* **Excerpted passage**:
So you found us. This collection of odd balls and nutcases some of us  home. Whither you're an old hand, or a fresh fish to roleplaying; You will likely find what you are looking for. Either way there's a few things that you should be made aware of.


First of all, you have likely realized that your name is a different color than everyone else's. The yellowish  simply means your new. Unfortunately it comes with some limitations, however it is fairly easy to graduate to full member. All you have to do is be active; Easiest way is to mess around Downtown, play some games, hangout or ask some questions and you'll be orange in no time.

Now that that's outta the way, gotta point you in the direction of a few important things. First of course are the rules. These are pretty basic, but designed to ensure everyone has a good time. The Staff are *SUPER* helpful and are always willing to answer any questions. In the case that you suspect your question has already been asked there are a number of guides and FAQs. Including this one which includes the commands for making your posts more awesome. (I.E. spoilers, images, and links.)

* **Data**:
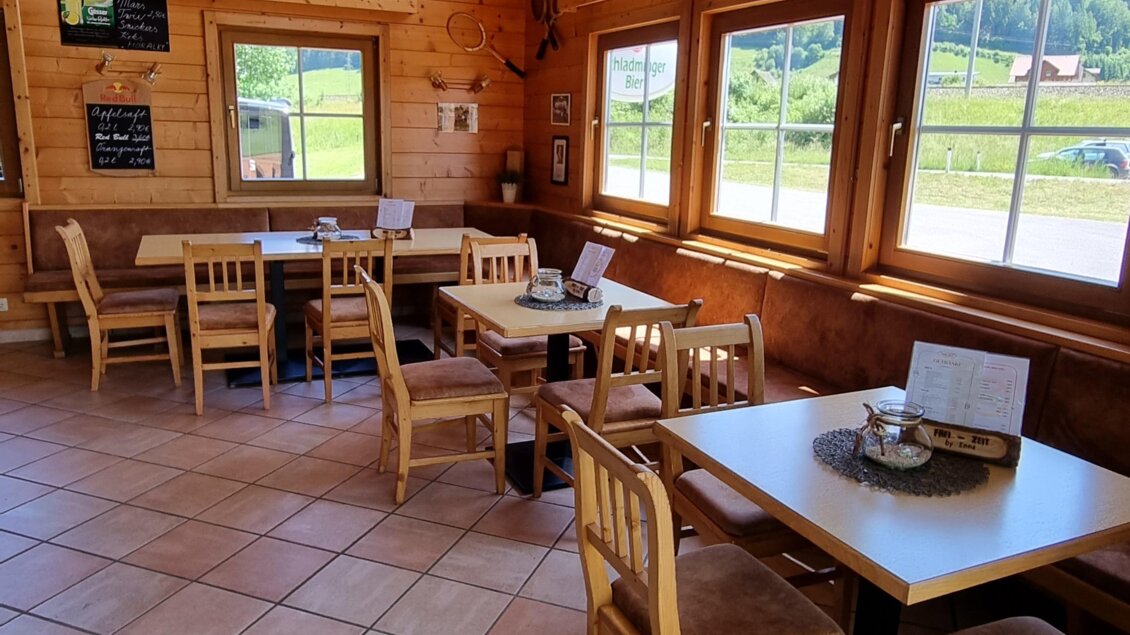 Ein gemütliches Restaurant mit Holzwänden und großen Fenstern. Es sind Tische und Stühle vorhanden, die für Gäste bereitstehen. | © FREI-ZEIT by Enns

...

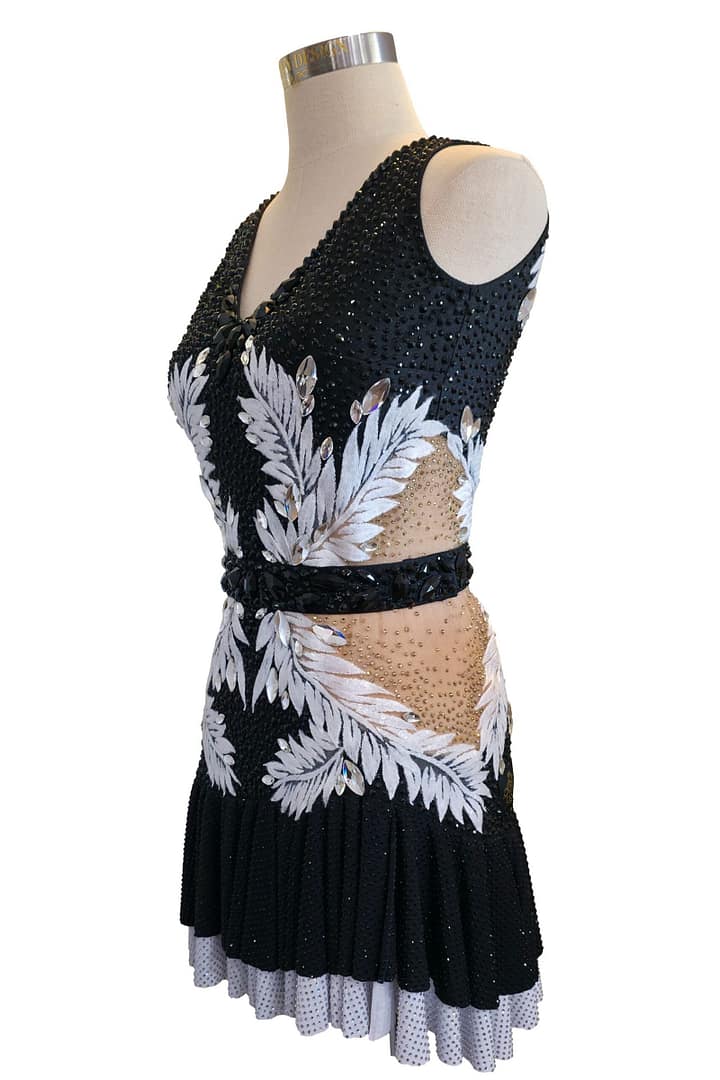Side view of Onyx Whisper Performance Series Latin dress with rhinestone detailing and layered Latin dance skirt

* * *

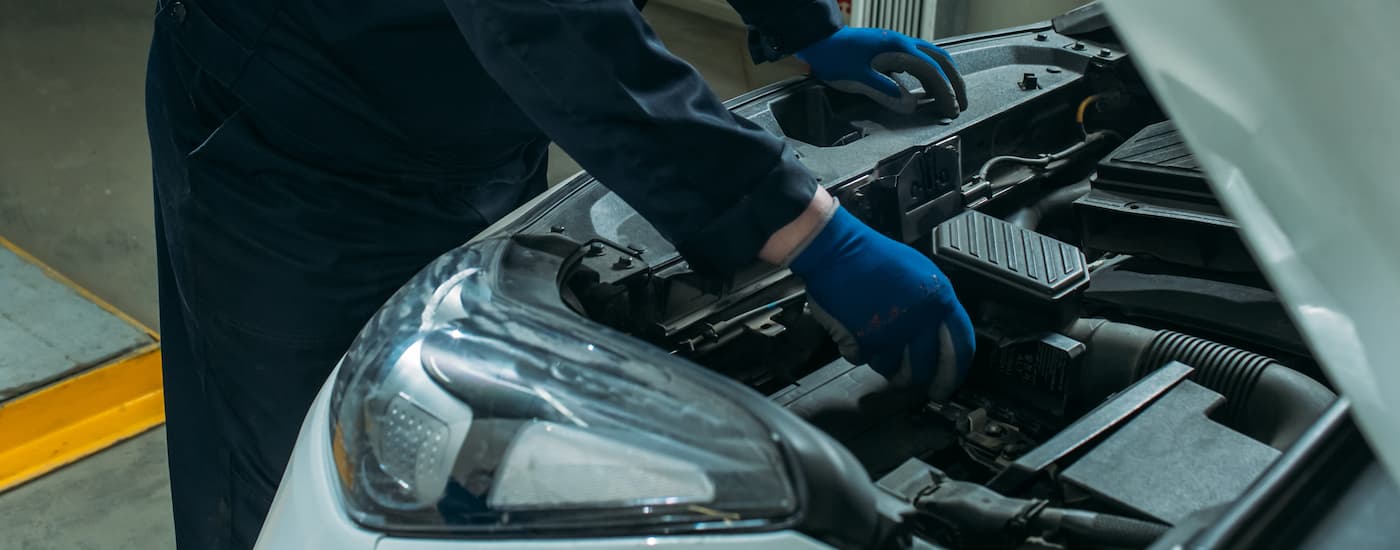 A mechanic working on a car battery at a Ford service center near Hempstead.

* **Tasks to perform**:
**1)** According to the welcome post, what must a new member do to graduate to full member?
**2)** From the welcome post, extract the passage starting with "So you found" and going on through "in no time.".

* **Solved problems**:
**1)** Be active, for example by messing around Downtown, playing some games, hanging out, or asking some questions.

**2)**
So you found us. This collection of odd balls and nutcases some of us  home. Whither you're an old hand, or a fresh fish to roleplaying; You will likely find what you are looking for. Either way there's a few things that you should be made aware of.


First of all, you have likely realized that your name is a different color than everyone else's. The yellowish  simply means your new. Unfortunately it comes with some limitations, however it is fairly easy to graduate to full member. All you have to do is be active; Easiest way is to mess around Downtown, play some games, hangout or ask some questions and you'll be orange in no time.